August 26, 2025 is forty five days from my 45th birthday, which is more or less the mid point of my natural lifespan.

When I was born, I posed with my great great grandmother Kitchen, great grandmother Leona, grandmother Joyce, and father Mitch for a five generation picture. Twenty five years later, Leona was 92 when baby Lil appeared in another five generation picture. My grandmothers Joyce and Phyllis are still living today at age 91, almost 92.

Rachel, Mitch, Joyce, Leona, Lil. October 2005

I am generally more concerned with good health than my elders, though they had the advantage of growing and aging in a less polluted world.

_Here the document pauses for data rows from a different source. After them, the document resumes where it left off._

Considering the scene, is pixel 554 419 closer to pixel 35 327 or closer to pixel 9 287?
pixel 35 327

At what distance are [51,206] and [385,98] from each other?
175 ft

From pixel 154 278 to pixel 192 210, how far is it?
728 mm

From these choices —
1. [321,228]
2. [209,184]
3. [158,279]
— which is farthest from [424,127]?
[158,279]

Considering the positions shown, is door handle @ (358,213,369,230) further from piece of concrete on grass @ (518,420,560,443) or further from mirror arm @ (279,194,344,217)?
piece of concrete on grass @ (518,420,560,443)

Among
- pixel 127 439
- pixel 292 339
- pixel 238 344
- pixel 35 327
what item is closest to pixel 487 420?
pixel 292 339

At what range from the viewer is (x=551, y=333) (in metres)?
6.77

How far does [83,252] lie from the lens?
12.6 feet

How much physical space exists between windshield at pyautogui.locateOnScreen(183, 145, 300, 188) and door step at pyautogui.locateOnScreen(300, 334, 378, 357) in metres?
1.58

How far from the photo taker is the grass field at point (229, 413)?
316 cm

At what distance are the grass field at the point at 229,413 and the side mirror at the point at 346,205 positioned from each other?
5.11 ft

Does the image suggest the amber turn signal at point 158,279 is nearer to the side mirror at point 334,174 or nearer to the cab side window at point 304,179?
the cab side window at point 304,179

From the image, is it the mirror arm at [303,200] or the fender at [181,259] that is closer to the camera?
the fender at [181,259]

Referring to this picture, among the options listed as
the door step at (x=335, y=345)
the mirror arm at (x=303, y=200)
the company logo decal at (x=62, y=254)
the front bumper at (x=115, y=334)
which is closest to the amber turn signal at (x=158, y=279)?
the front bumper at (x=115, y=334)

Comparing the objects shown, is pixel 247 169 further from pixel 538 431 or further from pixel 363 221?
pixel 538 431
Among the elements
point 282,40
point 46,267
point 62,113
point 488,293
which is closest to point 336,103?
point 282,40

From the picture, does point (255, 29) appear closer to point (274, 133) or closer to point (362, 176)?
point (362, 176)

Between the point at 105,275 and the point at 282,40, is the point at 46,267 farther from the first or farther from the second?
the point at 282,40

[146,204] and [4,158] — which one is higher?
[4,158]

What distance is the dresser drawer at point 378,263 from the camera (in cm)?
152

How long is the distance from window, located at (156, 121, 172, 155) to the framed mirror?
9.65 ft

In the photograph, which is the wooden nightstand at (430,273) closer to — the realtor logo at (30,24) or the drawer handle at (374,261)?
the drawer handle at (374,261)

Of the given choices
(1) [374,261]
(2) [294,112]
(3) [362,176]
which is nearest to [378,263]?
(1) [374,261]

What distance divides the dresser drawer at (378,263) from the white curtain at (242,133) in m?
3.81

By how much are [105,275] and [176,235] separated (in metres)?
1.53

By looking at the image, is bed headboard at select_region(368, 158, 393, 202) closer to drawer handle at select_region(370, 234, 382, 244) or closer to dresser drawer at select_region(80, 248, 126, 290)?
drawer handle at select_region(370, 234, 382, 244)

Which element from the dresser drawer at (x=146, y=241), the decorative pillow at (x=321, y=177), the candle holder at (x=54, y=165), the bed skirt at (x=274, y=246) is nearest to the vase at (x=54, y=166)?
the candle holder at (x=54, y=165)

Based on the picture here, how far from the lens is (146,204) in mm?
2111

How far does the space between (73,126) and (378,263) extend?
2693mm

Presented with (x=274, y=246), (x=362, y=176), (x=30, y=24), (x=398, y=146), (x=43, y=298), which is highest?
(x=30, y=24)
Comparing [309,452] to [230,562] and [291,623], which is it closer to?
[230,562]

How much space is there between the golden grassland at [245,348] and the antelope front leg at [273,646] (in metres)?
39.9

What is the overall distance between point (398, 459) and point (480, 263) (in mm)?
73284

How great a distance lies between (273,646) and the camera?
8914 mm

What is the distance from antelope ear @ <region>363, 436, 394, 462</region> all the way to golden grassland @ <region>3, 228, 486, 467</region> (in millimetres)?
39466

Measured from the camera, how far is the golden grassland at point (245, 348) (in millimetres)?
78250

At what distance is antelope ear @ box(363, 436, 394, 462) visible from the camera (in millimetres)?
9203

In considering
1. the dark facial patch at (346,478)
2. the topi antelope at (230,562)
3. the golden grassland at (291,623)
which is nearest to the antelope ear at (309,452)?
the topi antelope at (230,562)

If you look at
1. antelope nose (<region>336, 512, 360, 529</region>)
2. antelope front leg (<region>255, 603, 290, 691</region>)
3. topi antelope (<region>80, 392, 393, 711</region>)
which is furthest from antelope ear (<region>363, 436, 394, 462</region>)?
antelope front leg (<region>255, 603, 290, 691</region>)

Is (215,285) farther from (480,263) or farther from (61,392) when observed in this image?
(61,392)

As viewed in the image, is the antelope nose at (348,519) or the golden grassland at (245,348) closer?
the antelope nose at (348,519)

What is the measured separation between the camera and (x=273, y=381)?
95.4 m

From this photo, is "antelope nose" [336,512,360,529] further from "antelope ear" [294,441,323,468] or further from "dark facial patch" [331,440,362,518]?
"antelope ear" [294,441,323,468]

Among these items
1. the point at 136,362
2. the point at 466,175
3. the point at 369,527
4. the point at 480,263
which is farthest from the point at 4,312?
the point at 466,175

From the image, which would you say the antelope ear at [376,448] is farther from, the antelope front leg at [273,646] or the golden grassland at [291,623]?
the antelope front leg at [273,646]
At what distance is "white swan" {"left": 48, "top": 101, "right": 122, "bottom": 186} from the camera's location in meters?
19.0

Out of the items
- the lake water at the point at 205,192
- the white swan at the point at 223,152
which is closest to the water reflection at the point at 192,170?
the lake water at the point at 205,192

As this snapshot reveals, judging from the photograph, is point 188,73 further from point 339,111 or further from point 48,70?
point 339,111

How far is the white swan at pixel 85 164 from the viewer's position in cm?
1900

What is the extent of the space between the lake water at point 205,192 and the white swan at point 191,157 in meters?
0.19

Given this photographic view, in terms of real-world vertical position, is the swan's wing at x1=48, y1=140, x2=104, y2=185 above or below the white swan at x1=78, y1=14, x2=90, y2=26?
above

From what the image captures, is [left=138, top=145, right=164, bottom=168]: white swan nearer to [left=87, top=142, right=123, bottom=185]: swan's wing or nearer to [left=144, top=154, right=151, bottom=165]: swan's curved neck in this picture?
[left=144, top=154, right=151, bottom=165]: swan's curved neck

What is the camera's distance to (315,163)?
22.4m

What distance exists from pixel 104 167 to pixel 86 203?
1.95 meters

This is all to say that pending accidental death, chances are high that I will live to be at least 90 years old.


I am thinking about generations and legacy these days as a coping mechanism to escape the moment-to-moment horrors of living in America. When Palestinians are slaughtered, I hurt too. When Americans are swept off the street and cities occupied by National Guard for no valid reason, I am policed too. When reason ceases to be persuasive, history is erased, and basic needs programs are eliminated, I feel helpless and hopeless.

So I zoom out. If I feel powerless to directly resist a fascist narcassist, what can I do that will outlast him? What have others done in other times like this? Deluded, power-hungry men have unleashed chaos to destroy others and elevate themselves on the regular, of course.

I think about planting trees, designing the meanders. Trees could outlast me, could host generations of insects and mycelia that build entire ecosystems beyond the scope of human vision.

I think about making art and writing. The products of creative practice can both tangibly exist well beyond the artist’s life, and intangibly impact those who witness the work.


So as I’m approaching this probably middle of my life, I reflect about the first half of my life and wonder about the second. I graduated college, raised a child to adulthood, married, own a home, and have a career. Even if I wasn’t fully intentional about whether the American dream was truly my dream, by age 45, I’ve done it.

What’s left to do? If I’m just half way there, and it feels like I’ve lived a whole life already, how do I want to design my second life?

a goofy little circle chart I made to track 90 days of a new daily habit – journaling

I want to stop thinking about things like planting trees and making art, and DO. I want the second half of life to be freer, bigger, and more intentional. I want to be present for my family, enjoy all there is to enjoy, and celebrate defeat of all the fascists – bound to lose.